Yu C A, Xia D, Kim H, Deisenhofer J, Zhang L, Kachurin A M, Yu L
Department of Biochemistry and Molecular Biology, Oklahoma State University, Stillwater 74078-3035, USA.
Biochim Biophys Acta. 1998 Jun 10;1365(1-2):151-8. doi: 10.1016/s0005-2728(98)00055-3.
The crystal structure of the cytochrome bc1 complex (ubiquinol-cytochrome c reductase) from bovine heart submitochondria was determined at 2.9 A resolution. The bc1 complex in crystal exists as a closely interacting dimer, suggesting that the dimer is a functional unit. Over half of the mass of the complex, including subunits core 1 and core 2, are on the matrix side of the membrane, while most of the cytochrome b subunit is located within the membrane. There are 13 transmembrane helices in each monomer, eight of them belonging to cytochrome b. Two large cavities are made of the transmembrane helices D, C, F and H in one monomer and helices D' and E' from the other monomer of cytochrome b, and the transmembrane helices of c1, iron-sulfur protein (ISP), and subunits 10 and 11. These cavities provide entrances for ubiquinone or inhibitor and connect the Qi pocket of one monomer and the Qo pocket of the other monomer. Ubiquinol made at the Qi site of one monomer can proceed to the nearby Qo site of the other monomer without having to leave the bc1 complex. The soluble parts of cytochrome c1 and ISP, including their redox prosthetic groups, are located on the cytoplasmic side of the membrane. The distances between the four redox centers in the complex have been determined, and the binding sites for several electron transfer inhibitors have been located. Structural analysis of the protein/inhibitor complexes revealed that the extramembrane domain of the Rieske iron-sulfur protein may undergo substantial movement during the catalytic cycle of the complex. The Rieske protein movement and the larger than expected distance between FeS and cytochrome c1 heme suggest that electron transfer reaction between FeS and cytochrome c1 may involve movements or conformational changes in the soluble domain of iron-sulfur protein. The inhibitory function of E-beta-methoxyacrylate-stilbene and myxothiazol may result from the increase of mobility in ISP, whereas the function of stigmatellin and 5-undecyl-6-hydroxy-4,7-dioxobenzothiazole may result from the immobilization of ISP.

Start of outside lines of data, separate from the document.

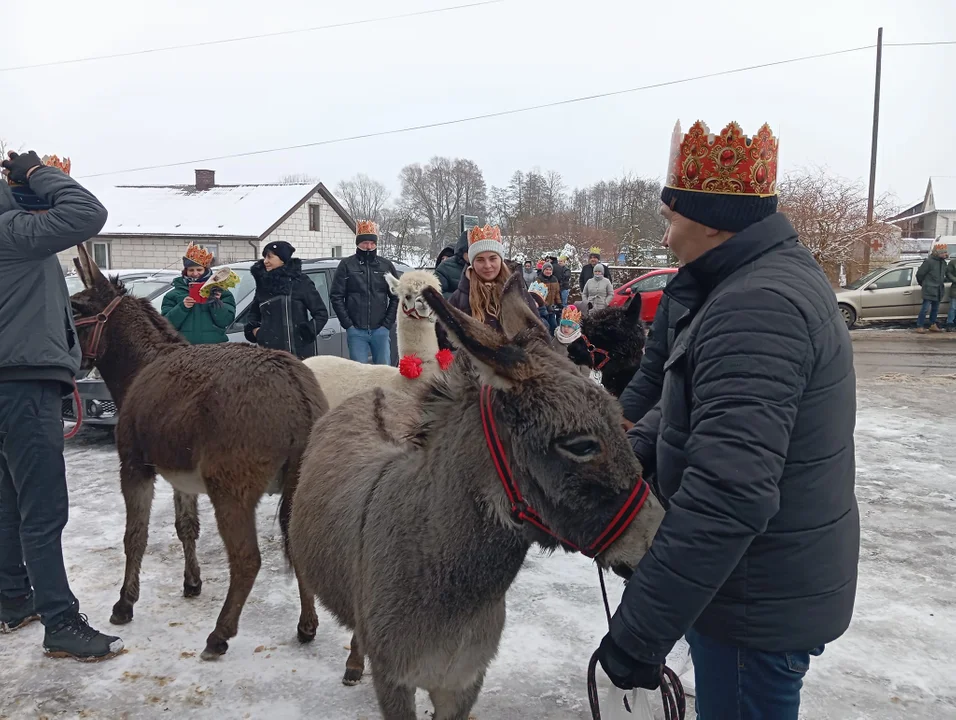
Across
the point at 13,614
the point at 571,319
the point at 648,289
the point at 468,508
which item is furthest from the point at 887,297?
the point at 13,614

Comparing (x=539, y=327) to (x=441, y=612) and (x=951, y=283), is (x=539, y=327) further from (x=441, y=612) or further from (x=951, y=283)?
(x=951, y=283)

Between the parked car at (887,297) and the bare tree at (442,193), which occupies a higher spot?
the bare tree at (442,193)

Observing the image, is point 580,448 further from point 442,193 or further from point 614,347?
point 442,193

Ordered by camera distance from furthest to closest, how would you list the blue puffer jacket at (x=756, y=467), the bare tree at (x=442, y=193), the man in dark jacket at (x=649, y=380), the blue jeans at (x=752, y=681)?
the bare tree at (x=442, y=193) → the man in dark jacket at (x=649, y=380) → the blue jeans at (x=752, y=681) → the blue puffer jacket at (x=756, y=467)

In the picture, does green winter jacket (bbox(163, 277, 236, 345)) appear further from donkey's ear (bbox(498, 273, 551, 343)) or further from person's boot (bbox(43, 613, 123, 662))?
donkey's ear (bbox(498, 273, 551, 343))

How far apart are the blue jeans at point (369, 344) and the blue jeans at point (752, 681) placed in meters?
6.45

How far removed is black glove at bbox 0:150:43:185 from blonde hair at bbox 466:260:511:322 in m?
2.80

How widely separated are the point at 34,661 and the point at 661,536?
353 cm

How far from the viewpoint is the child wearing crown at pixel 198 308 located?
6363 millimetres

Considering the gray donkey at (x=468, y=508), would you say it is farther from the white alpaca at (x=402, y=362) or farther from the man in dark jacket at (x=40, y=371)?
the white alpaca at (x=402, y=362)

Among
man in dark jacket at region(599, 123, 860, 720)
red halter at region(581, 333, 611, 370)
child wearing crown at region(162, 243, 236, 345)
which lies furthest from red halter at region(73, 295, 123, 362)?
man in dark jacket at region(599, 123, 860, 720)

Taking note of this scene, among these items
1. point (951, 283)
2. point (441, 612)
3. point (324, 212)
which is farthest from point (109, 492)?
point (324, 212)

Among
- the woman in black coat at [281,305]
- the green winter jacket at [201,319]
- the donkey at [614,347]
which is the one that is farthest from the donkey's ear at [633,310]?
the green winter jacket at [201,319]

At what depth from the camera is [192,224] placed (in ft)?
103
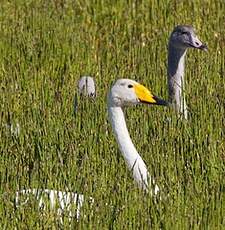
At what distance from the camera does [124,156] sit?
21.4ft

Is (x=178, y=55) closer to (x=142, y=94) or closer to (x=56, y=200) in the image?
(x=142, y=94)

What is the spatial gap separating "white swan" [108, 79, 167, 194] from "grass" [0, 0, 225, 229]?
7 cm

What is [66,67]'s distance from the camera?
965 centimetres

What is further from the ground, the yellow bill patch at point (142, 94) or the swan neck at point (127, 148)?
the yellow bill patch at point (142, 94)

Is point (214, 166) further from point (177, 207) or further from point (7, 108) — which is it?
point (7, 108)

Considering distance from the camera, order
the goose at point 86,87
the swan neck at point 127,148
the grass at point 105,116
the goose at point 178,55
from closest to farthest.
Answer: the grass at point 105,116, the swan neck at point 127,148, the goose at point 86,87, the goose at point 178,55

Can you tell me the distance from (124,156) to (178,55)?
7.80 feet

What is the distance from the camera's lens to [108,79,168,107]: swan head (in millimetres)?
6832

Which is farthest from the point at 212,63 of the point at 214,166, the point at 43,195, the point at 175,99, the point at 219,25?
the point at 43,195

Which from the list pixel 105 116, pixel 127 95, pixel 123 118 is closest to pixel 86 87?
pixel 105 116

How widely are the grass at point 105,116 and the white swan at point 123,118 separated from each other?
0.24 feet

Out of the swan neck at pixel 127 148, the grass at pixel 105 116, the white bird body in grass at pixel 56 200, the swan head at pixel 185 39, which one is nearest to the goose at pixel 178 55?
the swan head at pixel 185 39

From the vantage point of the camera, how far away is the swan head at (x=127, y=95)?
6.83 metres

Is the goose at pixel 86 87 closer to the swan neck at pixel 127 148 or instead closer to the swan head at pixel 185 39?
the swan head at pixel 185 39
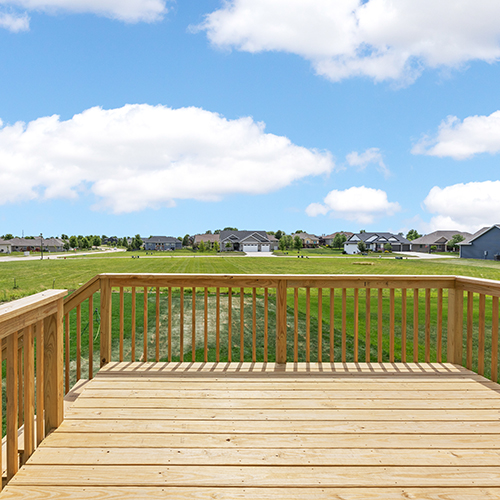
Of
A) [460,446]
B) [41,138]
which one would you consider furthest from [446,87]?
[41,138]

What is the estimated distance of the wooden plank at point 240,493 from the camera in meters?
1.62

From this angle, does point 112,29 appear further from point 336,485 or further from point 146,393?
point 336,485

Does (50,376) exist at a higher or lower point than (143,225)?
lower

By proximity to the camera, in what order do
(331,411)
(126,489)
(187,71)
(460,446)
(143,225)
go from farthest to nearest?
1. (143,225)
2. (187,71)
3. (331,411)
4. (460,446)
5. (126,489)

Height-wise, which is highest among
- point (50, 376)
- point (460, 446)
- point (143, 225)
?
point (143, 225)

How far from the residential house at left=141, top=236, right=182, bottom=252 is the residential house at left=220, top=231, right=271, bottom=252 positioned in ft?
96.2

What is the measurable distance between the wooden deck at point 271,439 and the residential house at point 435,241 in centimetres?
7879

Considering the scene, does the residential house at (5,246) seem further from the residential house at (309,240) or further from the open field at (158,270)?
the residential house at (309,240)

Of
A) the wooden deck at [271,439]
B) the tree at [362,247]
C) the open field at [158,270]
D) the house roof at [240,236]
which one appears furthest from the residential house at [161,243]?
the wooden deck at [271,439]

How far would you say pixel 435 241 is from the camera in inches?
2844

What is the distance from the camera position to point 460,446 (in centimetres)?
206

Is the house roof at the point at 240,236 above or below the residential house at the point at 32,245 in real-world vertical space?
above

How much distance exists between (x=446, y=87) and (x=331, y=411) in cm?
2573

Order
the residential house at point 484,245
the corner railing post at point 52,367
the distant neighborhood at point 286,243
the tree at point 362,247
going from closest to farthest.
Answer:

牛心亚线粒体细胞色素bc1复合物(泛醌 - 细胞色素c还原酶)的晶体结构在2.9埃分辨率下被确定。晶体中的bc1复合物以紧密相互作用的二聚体形式存在,这表明二聚体是一个功能单元。复合物超过一半的质量,包括核心1和核心2亚基,位于膜的基质侧,而细胞色素b亚基的大部分位于膜内。每个单体中有13个跨膜螺旋,其中8个属于细胞色素b。两个大腔由细胞色素b的一个单体中的跨膜螺旋D、C、F和H以及另一个单体中的螺旋D'和E',以及c1、铁硫蛋白(ISP)、10和11亚基的跨膜螺旋构成。这些腔为泛醌或抑制剂提供入口,并连接一个单体的Qi口袋和另一个单体的Qo口袋。在一个单体的Qi位点产生的泛醇可以在不离开bc1复合物的情况下进入另一个单体附近的Qo位点。细胞色素c1和ISP的可溶性部分,包括它们的氧化还原辅基,位于膜的胞质侧。复合物中四个氧化还原中心之间的距离已被确定,并且几种电子传递抑制剂的结合位点也已定位。蛋白质/抑制剂复合物的结构分析表明,在复合物的催化循环中,Rieske铁硫蛋白的膜外结构域可能会发生显著移动。Rieske蛋白的移动以及FeS与细胞色素c1血红素之间比预期更大的距离表明,FeS与细胞色素c1之间的电子传递反应可能涉及铁硫蛋白可溶性结构域的移动或构象变化。E-β-甲氧基丙烯酸 - 芪和粘噻唑的抑制功能可能源于ISP流动性的增加,而柱晶白霉素和5 - 十一烷基 - 6 - 羟基 - 4,7 - 二氧代苯并噻唑的功能可能源于ISP的固定化。